What is expected:
Print the passage of the pfSense temperature thread from "Does the Thermal" up to and including "ACPI temperature readings." without any changes.

Extracted text:
I ran CPUID on my other box based on the AMD 5700G APU, and it listed a family "F" and extended family "19h". Safe to say it's not supported by this driver.
I'm going to switch to None/ACPI and reboot per the instructions, and see if anything starts getting logged.
-
Good news, the "none" setting caused pfSense to finally start logging some temperature data. I should know next time when upcoming power consumption / heat spikes happens. But not sure what I'll be able to conclude.
-
Hmm, interesting. If you set it back to amdtemp after boot does it still show nothing logged?
Does the Thermal Sensors widget on the dashboard also show zeros?
I wouldn't expect to see values for each core when relying on ACPI temperature readings.
-
@stephenw10 said in Recent unexplained poiwer consumption and temperature increases:
Hmm, interesting. If you set it back to amdtemp after boot does it still show nothing logged?

Source material:
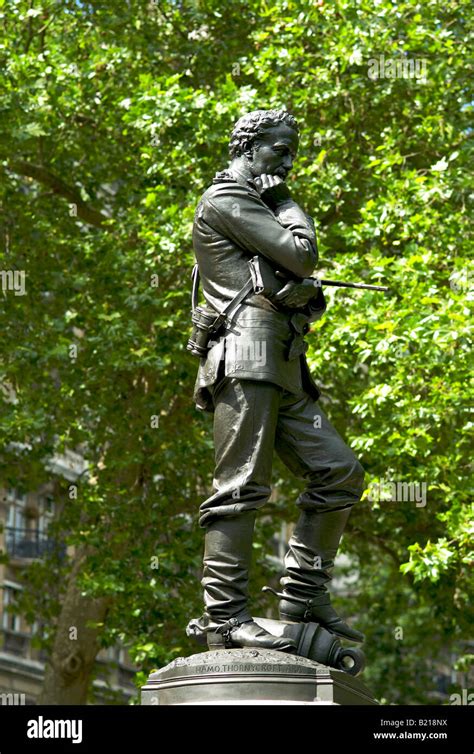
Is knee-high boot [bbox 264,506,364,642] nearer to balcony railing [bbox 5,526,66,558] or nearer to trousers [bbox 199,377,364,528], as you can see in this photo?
trousers [bbox 199,377,364,528]

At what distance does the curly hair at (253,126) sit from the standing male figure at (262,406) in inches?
1.9

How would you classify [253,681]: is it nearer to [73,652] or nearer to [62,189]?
[73,652]

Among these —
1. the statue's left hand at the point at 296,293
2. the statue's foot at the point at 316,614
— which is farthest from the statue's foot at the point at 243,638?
the statue's left hand at the point at 296,293

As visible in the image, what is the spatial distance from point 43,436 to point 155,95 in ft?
16.6

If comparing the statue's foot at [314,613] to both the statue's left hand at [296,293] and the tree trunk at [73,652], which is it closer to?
the statue's left hand at [296,293]

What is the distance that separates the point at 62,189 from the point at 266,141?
1382 centimetres

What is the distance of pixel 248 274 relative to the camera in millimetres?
7652

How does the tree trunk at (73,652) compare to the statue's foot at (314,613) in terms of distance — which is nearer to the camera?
the statue's foot at (314,613)

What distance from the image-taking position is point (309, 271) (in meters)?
7.55

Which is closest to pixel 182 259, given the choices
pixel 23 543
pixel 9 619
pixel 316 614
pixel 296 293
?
pixel 296 293

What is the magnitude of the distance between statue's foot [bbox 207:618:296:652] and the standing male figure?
13mm

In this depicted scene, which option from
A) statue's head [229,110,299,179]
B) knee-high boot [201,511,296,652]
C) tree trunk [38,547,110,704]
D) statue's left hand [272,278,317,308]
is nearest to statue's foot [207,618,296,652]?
knee-high boot [201,511,296,652]

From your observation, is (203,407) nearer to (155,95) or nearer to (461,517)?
(461,517)

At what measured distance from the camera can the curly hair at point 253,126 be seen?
7.91 m
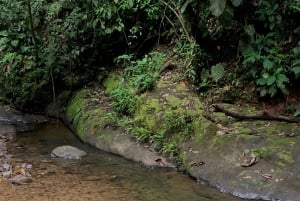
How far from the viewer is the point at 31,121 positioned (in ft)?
24.7

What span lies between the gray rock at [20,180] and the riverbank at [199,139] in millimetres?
1287

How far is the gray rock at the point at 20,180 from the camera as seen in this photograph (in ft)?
16.6

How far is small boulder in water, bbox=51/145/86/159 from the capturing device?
19.5 ft

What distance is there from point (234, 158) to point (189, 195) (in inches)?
27.5

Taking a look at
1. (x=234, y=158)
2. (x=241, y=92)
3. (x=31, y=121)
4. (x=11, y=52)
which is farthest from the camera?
(x=11, y=52)

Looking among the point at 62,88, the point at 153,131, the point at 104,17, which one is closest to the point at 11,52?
the point at 62,88

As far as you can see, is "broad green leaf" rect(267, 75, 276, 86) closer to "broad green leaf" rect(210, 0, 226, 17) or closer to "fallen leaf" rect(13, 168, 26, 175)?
"broad green leaf" rect(210, 0, 226, 17)

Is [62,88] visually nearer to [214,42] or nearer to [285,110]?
[214,42]

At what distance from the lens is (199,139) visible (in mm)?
5613

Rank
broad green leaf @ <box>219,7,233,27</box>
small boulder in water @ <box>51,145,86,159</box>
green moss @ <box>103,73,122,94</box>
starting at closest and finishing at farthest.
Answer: broad green leaf @ <box>219,7,233,27</box>, small boulder in water @ <box>51,145,86,159</box>, green moss @ <box>103,73,122,94</box>

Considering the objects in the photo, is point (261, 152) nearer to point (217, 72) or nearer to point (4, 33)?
point (217, 72)

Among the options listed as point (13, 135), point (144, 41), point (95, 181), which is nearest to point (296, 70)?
point (95, 181)

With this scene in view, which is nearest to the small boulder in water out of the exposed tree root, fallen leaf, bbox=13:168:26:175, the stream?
the stream

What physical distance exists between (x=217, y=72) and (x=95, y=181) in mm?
2210
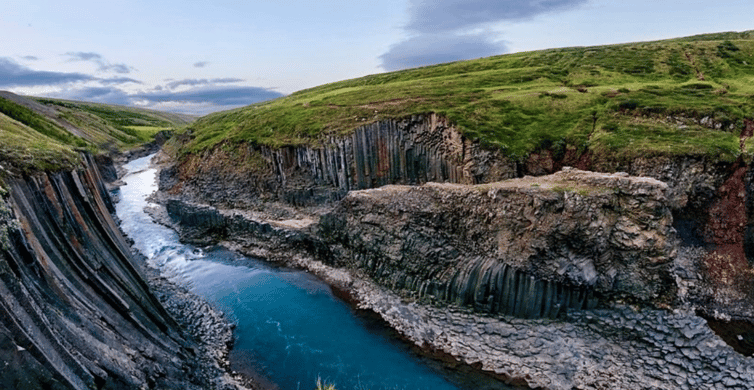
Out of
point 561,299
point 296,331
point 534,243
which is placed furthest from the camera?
point 296,331

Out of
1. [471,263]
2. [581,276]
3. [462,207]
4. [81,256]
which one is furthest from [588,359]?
[81,256]

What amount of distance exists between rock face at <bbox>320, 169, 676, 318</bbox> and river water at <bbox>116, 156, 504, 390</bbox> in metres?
6.11

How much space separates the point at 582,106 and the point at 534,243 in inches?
1126

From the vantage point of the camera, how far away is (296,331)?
92.2 feet

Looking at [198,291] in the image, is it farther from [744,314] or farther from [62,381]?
[744,314]

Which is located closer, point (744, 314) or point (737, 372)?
point (737, 372)

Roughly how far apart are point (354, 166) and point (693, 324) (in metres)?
35.8

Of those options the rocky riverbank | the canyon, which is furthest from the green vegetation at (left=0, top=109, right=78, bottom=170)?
the rocky riverbank

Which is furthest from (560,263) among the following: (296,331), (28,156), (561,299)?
(28,156)

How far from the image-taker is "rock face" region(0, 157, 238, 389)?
40.1ft

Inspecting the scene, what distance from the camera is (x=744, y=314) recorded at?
89.6ft

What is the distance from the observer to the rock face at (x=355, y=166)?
141ft

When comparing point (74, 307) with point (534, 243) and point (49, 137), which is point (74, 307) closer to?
point (534, 243)

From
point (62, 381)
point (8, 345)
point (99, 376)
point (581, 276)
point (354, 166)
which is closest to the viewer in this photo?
point (8, 345)
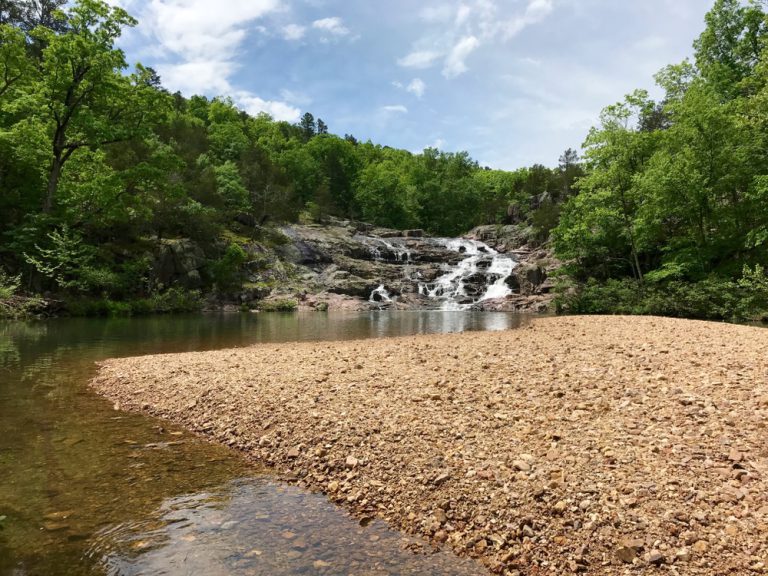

Answer to this problem:
Does the Thermal Sensors widget on the dashboard also show zeros?
I wouldn't expect to see values for each core when relying on ACPI temperature readings.